### MATERIAL PROVIDED
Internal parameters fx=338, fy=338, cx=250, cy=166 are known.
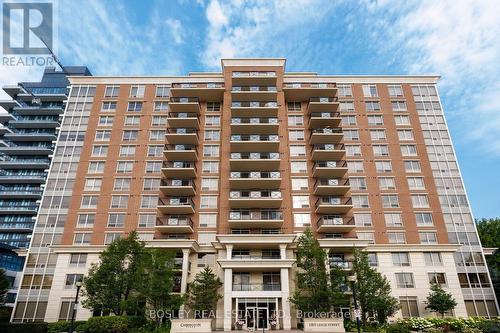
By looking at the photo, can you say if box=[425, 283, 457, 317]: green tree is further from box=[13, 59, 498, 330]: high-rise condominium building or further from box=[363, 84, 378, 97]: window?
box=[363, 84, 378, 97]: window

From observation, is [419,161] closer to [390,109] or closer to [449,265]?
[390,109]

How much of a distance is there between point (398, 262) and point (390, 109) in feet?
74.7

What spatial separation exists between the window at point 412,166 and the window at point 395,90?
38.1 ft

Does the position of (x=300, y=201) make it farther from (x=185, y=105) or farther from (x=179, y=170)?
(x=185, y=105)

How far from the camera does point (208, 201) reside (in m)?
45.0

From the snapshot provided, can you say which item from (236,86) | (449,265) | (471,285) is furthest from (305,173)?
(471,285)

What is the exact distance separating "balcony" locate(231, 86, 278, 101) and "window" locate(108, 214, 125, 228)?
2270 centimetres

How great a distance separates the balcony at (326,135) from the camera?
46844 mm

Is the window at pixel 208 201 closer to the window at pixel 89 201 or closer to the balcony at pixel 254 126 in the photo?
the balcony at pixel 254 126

==

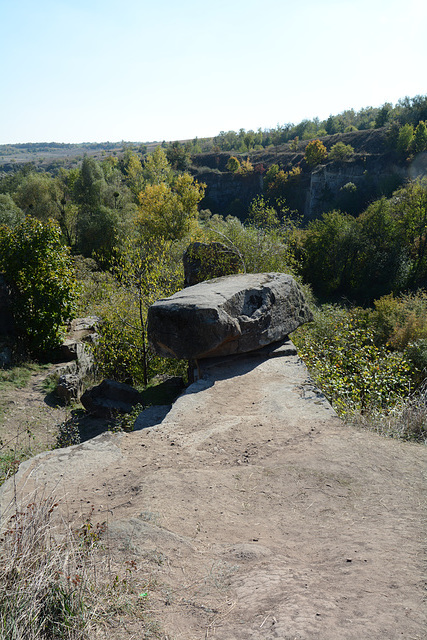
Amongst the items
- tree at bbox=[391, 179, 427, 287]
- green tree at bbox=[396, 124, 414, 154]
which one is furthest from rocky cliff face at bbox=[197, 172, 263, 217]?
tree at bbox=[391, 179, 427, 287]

### WHAT THE TASK REQUIRES
Copy each line of the listing above that contains the word "photo".

### RESULT FOR THIS TASK
By looking at the photo, can you say if box=[425, 283, 457, 317]: green tree is further from box=[13, 59, 498, 330]: high-rise condominium building or further from box=[363, 84, 378, 97]: window?
Is the window at pixel 208 201 closer to the window at pixel 89 201 or closer to the balcony at pixel 254 126 in the photo?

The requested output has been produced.